» TEXTAUSZUG
::::
Deutschlands Unterstützung des Vorhabens läuft schon eine Weile auf Sparflamme. Nun setzt die Bundesregierung der kongolesischen Naturschutzbehörde ein Ultimatum. Nur wenn mutmaßliche Menschenrechtsverletzungen und gewaltsame Vertreibungen im Nationalpark Kahuzi-Biega im Osten der Demokratischen Republik Kongo (DRC) aufgeklärt würden und das Verhalten der Partner sich glaubwürdig ändere, habe die Finanzierung eine Zukunft.
Die britische Organisation Minority Rights Group (MRG) hat in einer Untersuchung „organisierte Gewalt“ der Parkbehörden angeprangert: International finanzierte und ausgebildete Parkwächter hätten indigene Batwa, die auf ihrem angestammten Land innerhalb des Parks leben, „ermordet, vergewaltigt und terrorisiert“, heißt es in der Vorstellung des Berichts.
Die Vorwürfe wiegen schwer - auch gegen Deutschland
Demnach haben gemeinsame Kontingente von Parkwächtern und Soldaten der kongolesischen Armee mindestens 20 Batwa getötet, mindestens 15 Frauen vergewaltigt und Hunderte von ihnen gewaltsam vertrieben, nachdem ihre Dörfer niedergebrannt worden seien. „Wir sind Zeugen einer Politik der staatlichen Gewalt, die darauf abzielt, eine bereits stark marginalisierte indigene Gemeinschaft zu terrorisieren, damit sie einen Park verlässt, der auf dem Land ihrer Vorfahren angelegt wurde“, sagt Agnes Kabajuni, Regionalmanagerin für Afrika bei der MRG.
::::
» ANGEZEIGTE INFORMATIONEN

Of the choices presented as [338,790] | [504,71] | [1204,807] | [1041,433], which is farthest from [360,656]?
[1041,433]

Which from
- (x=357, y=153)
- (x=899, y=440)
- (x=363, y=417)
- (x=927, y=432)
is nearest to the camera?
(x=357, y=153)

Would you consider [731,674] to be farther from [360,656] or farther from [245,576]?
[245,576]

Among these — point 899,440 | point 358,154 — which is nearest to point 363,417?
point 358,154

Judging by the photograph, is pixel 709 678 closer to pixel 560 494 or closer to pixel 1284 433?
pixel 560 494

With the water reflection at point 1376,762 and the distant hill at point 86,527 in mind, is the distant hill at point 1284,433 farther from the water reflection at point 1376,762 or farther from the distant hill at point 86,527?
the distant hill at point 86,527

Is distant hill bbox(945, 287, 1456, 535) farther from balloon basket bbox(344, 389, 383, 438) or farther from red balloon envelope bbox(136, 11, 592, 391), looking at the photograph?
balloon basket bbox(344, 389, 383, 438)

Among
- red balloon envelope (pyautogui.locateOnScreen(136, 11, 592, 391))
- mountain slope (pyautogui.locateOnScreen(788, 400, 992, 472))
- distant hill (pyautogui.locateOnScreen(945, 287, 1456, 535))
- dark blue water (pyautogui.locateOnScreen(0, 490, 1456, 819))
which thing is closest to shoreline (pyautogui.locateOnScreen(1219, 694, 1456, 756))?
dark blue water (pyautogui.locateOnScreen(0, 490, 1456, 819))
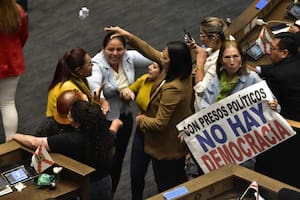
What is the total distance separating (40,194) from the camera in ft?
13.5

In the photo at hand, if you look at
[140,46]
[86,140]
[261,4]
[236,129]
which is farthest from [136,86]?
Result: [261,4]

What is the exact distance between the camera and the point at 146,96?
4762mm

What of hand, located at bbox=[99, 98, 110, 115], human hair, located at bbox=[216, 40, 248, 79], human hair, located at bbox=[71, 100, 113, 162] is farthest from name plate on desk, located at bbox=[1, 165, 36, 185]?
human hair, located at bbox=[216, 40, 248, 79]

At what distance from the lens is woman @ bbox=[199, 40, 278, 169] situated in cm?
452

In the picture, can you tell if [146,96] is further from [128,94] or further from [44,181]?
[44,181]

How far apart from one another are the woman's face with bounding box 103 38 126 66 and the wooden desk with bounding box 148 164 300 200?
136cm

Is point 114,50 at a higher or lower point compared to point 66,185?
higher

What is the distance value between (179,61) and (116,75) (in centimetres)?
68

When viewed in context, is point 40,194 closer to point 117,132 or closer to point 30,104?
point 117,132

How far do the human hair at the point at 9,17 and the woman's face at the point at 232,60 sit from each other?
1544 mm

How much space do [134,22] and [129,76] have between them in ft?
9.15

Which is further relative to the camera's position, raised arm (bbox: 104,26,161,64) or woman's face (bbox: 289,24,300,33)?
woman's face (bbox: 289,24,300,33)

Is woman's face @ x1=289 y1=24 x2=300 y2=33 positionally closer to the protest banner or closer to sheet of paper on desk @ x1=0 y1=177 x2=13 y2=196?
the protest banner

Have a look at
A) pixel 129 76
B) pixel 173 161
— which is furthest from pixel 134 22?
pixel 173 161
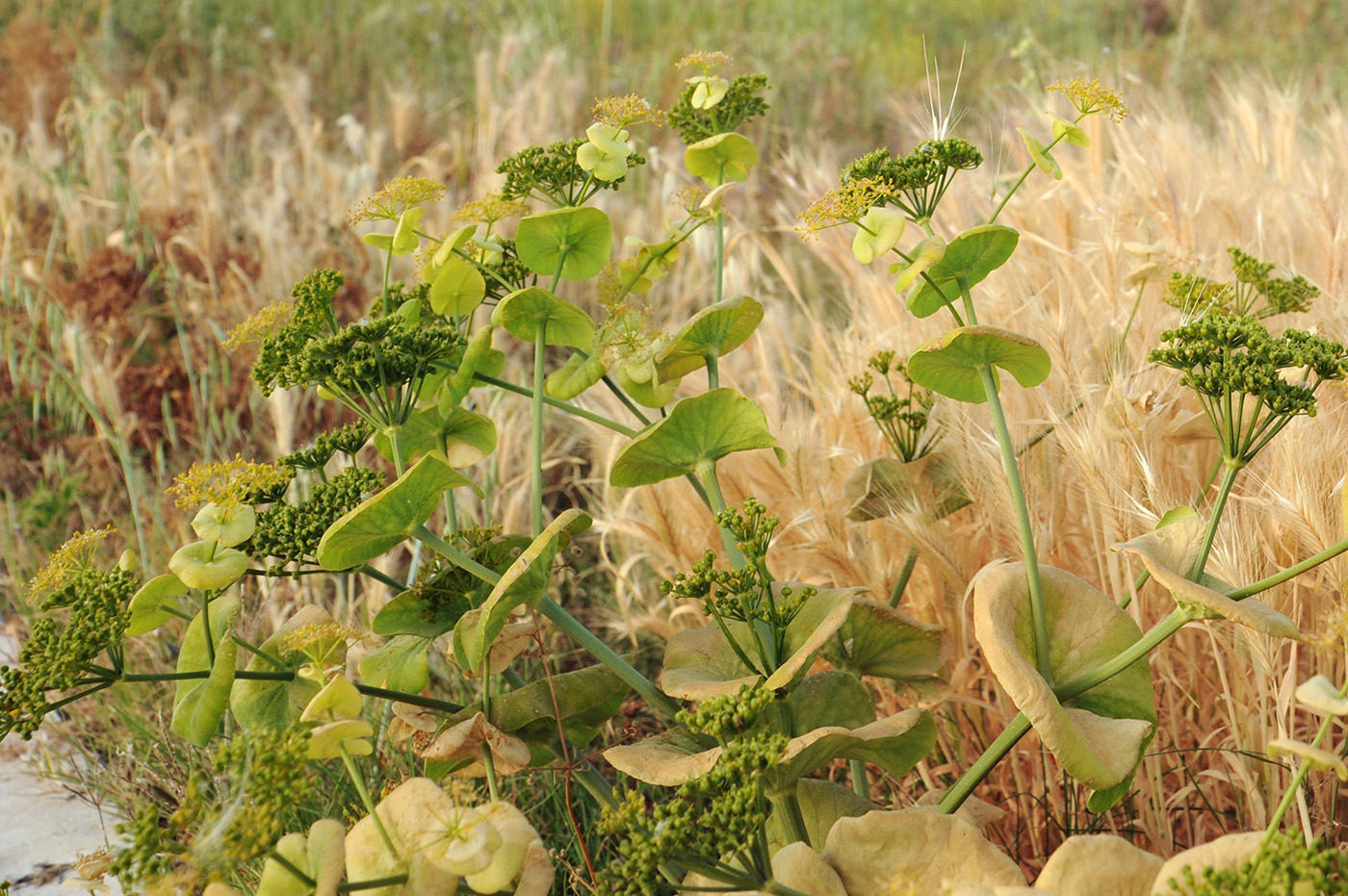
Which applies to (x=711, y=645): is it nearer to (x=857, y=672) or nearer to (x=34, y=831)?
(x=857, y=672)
::::
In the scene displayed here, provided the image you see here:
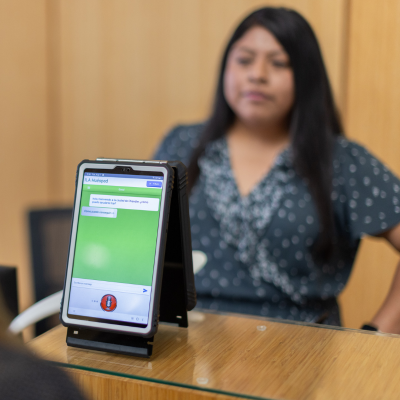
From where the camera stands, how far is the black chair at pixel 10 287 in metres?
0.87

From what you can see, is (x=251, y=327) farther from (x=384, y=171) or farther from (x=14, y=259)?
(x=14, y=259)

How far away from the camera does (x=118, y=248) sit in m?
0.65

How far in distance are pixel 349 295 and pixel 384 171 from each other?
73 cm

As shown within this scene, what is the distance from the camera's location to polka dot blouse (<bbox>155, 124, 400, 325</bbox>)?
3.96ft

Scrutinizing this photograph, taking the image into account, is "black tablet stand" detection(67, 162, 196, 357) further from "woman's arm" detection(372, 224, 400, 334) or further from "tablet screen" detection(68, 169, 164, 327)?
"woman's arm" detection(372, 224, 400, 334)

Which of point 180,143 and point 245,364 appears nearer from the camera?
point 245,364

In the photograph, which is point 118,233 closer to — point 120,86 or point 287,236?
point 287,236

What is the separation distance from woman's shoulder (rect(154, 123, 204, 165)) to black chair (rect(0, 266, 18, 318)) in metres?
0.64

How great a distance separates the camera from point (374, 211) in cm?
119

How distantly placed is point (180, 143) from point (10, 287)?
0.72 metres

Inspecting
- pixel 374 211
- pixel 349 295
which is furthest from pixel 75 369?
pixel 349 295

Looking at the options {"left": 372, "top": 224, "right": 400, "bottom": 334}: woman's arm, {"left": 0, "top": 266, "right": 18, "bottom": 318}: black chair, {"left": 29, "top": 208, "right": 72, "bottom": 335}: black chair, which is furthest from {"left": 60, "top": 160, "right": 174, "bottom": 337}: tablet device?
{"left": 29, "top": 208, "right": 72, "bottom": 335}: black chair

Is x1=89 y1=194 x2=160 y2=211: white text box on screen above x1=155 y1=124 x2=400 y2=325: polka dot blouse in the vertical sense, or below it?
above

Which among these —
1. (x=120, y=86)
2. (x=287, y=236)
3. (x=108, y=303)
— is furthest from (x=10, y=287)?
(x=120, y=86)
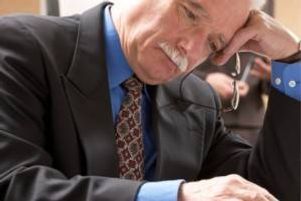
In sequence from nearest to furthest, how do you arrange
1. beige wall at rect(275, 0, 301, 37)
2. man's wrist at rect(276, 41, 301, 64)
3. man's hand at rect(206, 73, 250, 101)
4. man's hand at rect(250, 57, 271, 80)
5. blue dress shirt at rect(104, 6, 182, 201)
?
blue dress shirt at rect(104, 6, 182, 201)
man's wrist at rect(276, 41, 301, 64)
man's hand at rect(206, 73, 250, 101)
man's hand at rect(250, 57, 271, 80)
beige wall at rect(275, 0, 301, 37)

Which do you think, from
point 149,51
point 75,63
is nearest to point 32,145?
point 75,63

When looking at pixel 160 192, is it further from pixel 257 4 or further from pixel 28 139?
::::
Wie könnte der Text über die Vorwürfe gegen die Parkbehörden im Nationalpark Kahuzi-Biega weitergehen? Setze ihn im Anschluss an seinen letzten Satz fort.

» LÖSUNG
Die Vorwürfe wiegen schwer, auch gegen Deutschland und die USA sowie gegen die globale Organisation Wildlife Conservation Society (WCS). Bereits im Mai 2019 seien die Geberländer informiert worden, dass die von ihnen finanzierten, ausgerüsteten und ausgebildeten Parkwächter auf Batwa geschossen hätten und die Parkbehörden beabsichtigten, sie notfalls mit Gewalt zu entfernen.
Für die Bundesregierung erklärt Entwicklungsstaatssekretär Jochen Flasbarth, man nehme die Vorwürfe sehr ernst. Sollten sie zutreffen, werde sich das auf die deutsche Unterstützung des Nationalparks auswirken. Dies habe er in Gesprächen mit der kongolesischen Naturschutzbehörde und Regierungsvertretern deutlich gemacht. „Naturschutz kann nur dann nachhaltig gelingen, wenn die lokale, insbesondere die indigene Bevölkerung einbezogen wird und ihre Menschenrechte umfassend geachtet werden“, sagt Flasbarth.
Das Dilemma zwischen Naturschutz und den Rechten indigener Völker
Dem BMZ zufolge hat die Behörde eine Kommission einberufen, die die strafrechtliche Aufklärung der Vorwürfe unterstützen soll. In der Kommission sitzt auch der Autor des MRG-Berichts; ihre Arbeit wird laut BMZ zudem eng von Repräsentanten der UN-Mission MONUSCO und einem aus deutschen Projektmitteln finanzierten internationalen Experten begleitet. Sollte die Untersuchung Beweise für Straftaten ergeben, müssten diese strafrechtliche Folgen haben. „Das BMZ wird auf Basis der Ergebnisse die gegebenenfalls notwendigen Konsequenzen ziehen“, heißt es aus dem Ministerium.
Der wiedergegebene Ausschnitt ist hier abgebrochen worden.